======== ページ抜粋

江別産煉瓦の歩みとこれから② ~北海道産煉瓦と江別産煉瓦の歴史~

2021.11.1(mon)

日本の煉瓦の歴史は江戸時代末期、日本近海に出没が増え始めた外国船へ対抗する為に、洋式砲を製造する為の反射炉建設に必要となる耐火煉瓦の国産化に成功する所から始まります。その後、文久元年に建設された長崎製鉄所で使用された赤煉瓦が日本初の建築煉瓦と言われています。この煉瓦はオランダ人海軍機関将校ハルデスの指導のもと、長崎の原料で日本の瓦職人により製造されました。その後も建築煉瓦は横須賀製鉄所や旧富岡製糸所の建設、大火による不燃化都市計画として銀座煉瓦街にも使用され、当時は木造建築物が主であった中、火事に強い煉瓦建築物は日本の近代化と共に増えて行きました。

================
======== 提供資料

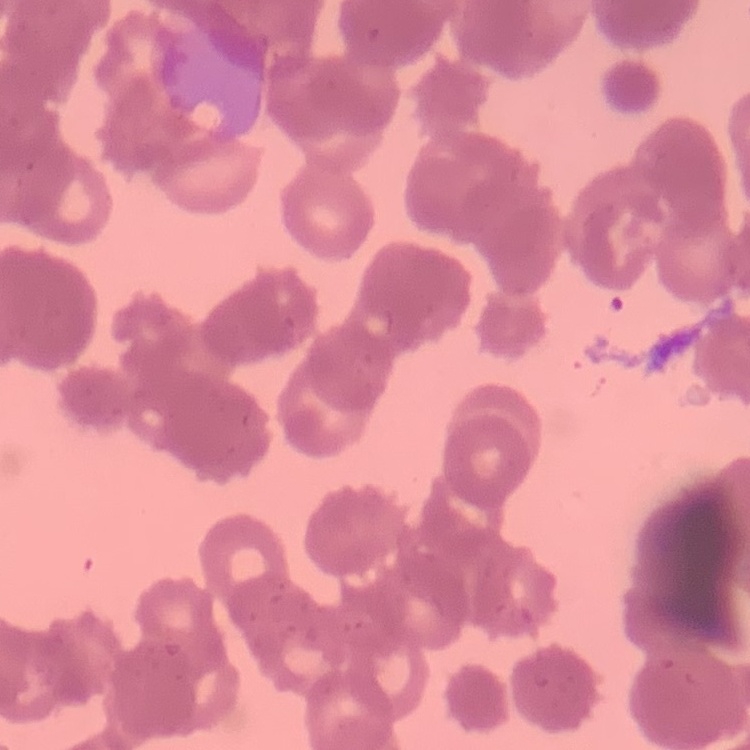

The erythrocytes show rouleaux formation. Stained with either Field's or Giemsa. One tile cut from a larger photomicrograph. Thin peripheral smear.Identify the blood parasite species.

================

- 作業内容 -
1 - ページ抜粋のうち、「日本の煉瓦の歴史は江戸時代末」で始まり「代化と共に増えて行きました。」で終わる部分を書き出してください。
2 - 次の (a)〜(c) がページ抜粋の内容と合っているかどうかを「はい」か「いいえ」で答え、判断の根拠となる本文の語句をそのまま引用してください。
(a) 長崎製鉄所で使われた赤煉瓦は、日本初の建築煉瓦と言われている。
(b) 長崎製鉄所の煉瓦は、オランダから運ばれた原料で作られた。
(c) 当時の日本では、煉瓦造りの建物が主流だった。
資料は、ページ抜粋とは別の出典から取られたものです。

- 解答 -
1 -
日本の煉瓦の歴史は江戸時代末期、日本近海に出没が増え始めた外国船へ対抗する為に、洋式砲を製造する為の反射炉建設に必要となる耐火煉瓦の国産化に成功する所から始まります。その後、文久元年に建設された長崎製鉄所で使用された赤煉瓦が日本初の建築煉瓦と言われています。この煉瓦はオランダ人海軍機関将校ハルデスの指導のもと、長崎の原料で日本の瓦職人により製造されました。その後も建築煉瓦は横須賀製鉄所や旧富岡製糸所の建設、大火による不燃化都市計画として銀座煉瓦街にも使用され、当時は木造建築物が主であった中、火事に強い煉瓦建築物は日本の近代化と共に増えて行きました。

2 -
(a) はい。「文久元年に建設された長崎製鉄所で使用された赤煉瓦が日本初の建築煉瓦と言われています」
(b) いいえ。「長崎の原料で日本の瓦職人により製造されました」
(c) いいえ。「当時は木造建築物が主であった」